Also in today's EMEA regional roundup: Italy's cool with Huawei, but former Aussie spy isn't; Telefónica launches new unit for smoother sales processes; Tele2 gets nod for Croatian sale.
It's enough to warm the cockles of Donald Trump's heart, assuming he has one: Orange France has resisted the allure of Huawei and, after several months of testing, gone with Nokia and Ericsson for the guts of its 5G rollout. The Nokia bit is focused on the West and South-East regions of France, where Nokia already supplies 2G/3G/4G on the mobile network, while Ericsson will be working in the Ile de France, North-East and South-West regions, where it already has skin in Orange's RAN game.

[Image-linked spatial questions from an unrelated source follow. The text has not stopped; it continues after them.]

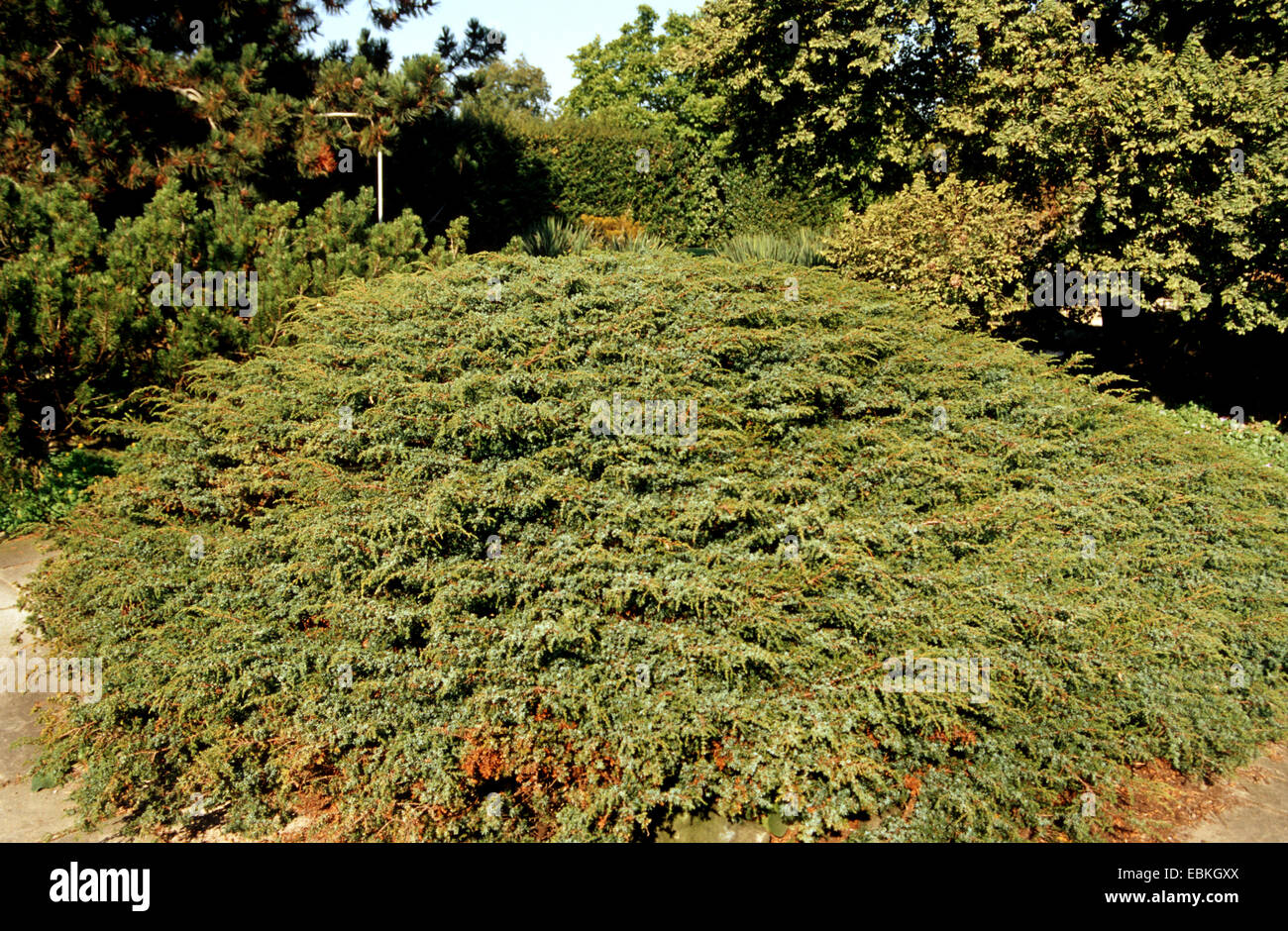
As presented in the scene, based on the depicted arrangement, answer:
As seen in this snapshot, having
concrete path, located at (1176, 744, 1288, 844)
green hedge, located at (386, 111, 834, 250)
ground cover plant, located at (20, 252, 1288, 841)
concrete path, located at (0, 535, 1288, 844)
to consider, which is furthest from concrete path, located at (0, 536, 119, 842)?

The awards are not surprising and had been anticipated by Light Reading: Orange already uses Ericsson and Nokia as mobile infrastructure suppliers and has indicated it will not use kit in the French market that has been developed by Chinese competitors. (See Ericsson, Nokia at front of queue for Orange 5G contracts.)
Orange France may be happy giving Huawei a wide berth, but Italy has no problem with the Chinese vendor, at least according to a junior government minister quoted by Reuters. Industry Undersecretary Mirella Liuzzi said, "Italy must first of all protect its national interests … without being naive, with the necessary precautions but without keeping anyone out on the doorstep."
But, on the other hand… an Australian former spy reckons the UK has done the wrong thing by allowing Huawei to play even a minor role in its 5G rollout. As the Guardian reports, Simeon Gilding, a director of the Australian Signals Directorate until December, said that Australia's intelligence agency failed to devise cybersecurity measures that could stop the Chinese government using Huawei as its metaphorical foot in the (back)door. Earlier this week UK officials announced a 5G fudge whereby Huawei was allowed into to its networks as long as it stayed below 35% in terms of market share, traffic volumes and basestation sites. (See Tough UK limits on Huawei's role in 5G threaten telco plans.)
Telefónica has set up a new unit, its Chief Digital Consumer Office (CDCO), which will be charged with improving sales processes and customer relations, as well as driving innovation in new products and services. Chema Alonso, as chief digital consumer officer, will head the unit.
The Croatian Competition Agency has given the green light to the sale of Tele2 Croatia to United Group. A formal approval is expected to be published in the coming weeks.
The European Parliament is calling for binding rules on mobile phone chargers to be tabled by the summer. It believes that the adoption of a common charger -- to replace the current mish-mash -- would massively decrease the amount of "e-waste" generated in Europe, which at the moment stands at 16.6 kilos a year on average per inhabitant, according to the EU.
In related matters, Proximus is challenging its native Belgium to collect 100,000 old, unused mobile phones in 2020 for either recycling or reuse. Proximus is teaming up with recycling specialist Umicore for the project, dubbed "Don't Miss the Call."
UK altnet CityFibre has joined forces with the city authorities in Edinburgh, the Scottish capital, to challenge the city's primary and secondary school students to come up with creative ways of using new technologies to tackle local issues and help make Edinburgh a smart city. CityFibre is currently working on a city-wide full-fiber network in Edinburgh.